Conservation biologists are working to enable further discoveries in the frog realm, but there are challenges in many habitats like Ecuador’s rainforest, the home of P. mutabilis. According to Robin Moore, a conservation biologist for the Amphibian Survival Alliance, habitat loss is the single greatest threat to amphibians.

“In Ecuador,” Moore says, “you have mining, you have agriculture, you have cow pastures… and forests continue to be cut down.” Each of these factors poses a threat to local amphibians and particularly those that, like frogs, have small habitat ranges.

A small range may sound like a death sentence when habitats face the challenges posed by industry, but Moore takes a more optimistic view.

“You can protect relatively small tracts of habitat and essentially save a species,” he says.
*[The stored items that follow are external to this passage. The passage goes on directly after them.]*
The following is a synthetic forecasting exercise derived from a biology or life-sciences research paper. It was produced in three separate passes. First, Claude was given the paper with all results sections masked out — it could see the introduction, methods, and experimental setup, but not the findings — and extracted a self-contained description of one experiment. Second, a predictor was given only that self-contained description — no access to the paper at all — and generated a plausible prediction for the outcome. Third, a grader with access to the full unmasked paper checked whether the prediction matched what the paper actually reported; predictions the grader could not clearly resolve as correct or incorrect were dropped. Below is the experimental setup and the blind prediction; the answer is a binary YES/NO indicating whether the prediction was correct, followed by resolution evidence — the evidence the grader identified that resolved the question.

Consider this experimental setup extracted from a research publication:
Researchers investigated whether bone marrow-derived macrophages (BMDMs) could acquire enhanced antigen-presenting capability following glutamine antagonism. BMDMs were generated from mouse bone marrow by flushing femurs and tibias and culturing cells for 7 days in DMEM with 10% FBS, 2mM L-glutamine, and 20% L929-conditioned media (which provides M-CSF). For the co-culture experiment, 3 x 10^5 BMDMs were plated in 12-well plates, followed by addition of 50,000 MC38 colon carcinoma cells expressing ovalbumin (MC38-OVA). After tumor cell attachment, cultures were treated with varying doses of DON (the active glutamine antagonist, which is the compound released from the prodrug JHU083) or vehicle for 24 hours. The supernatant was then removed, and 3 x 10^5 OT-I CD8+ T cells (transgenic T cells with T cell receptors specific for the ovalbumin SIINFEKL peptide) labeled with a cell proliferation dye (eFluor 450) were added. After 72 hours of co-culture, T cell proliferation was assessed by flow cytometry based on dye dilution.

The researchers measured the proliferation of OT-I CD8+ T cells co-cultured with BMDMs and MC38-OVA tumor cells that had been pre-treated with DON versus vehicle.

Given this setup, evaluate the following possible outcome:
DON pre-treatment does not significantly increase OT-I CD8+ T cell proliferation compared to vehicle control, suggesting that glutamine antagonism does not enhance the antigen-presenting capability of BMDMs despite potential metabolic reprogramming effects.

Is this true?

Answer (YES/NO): NO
The task of preservation becomes even easier, thanks to species like P. mutabilis, which has been affectionately nicknamed the “punk rocker frog.” P. mutabilis is a charismatic, or flagship, species: the conservation biologist’s dream.

Flagship species attract attention from the general public; they’re the poster children of conservation movements and often enable conservationists to protect their habitats simply through the intrigue they inspire in the public.

“I think when people realize they have a unique species, it does instill that sense of pride,” Moore said. “For me that also sort of lends weight to a discovery like this.”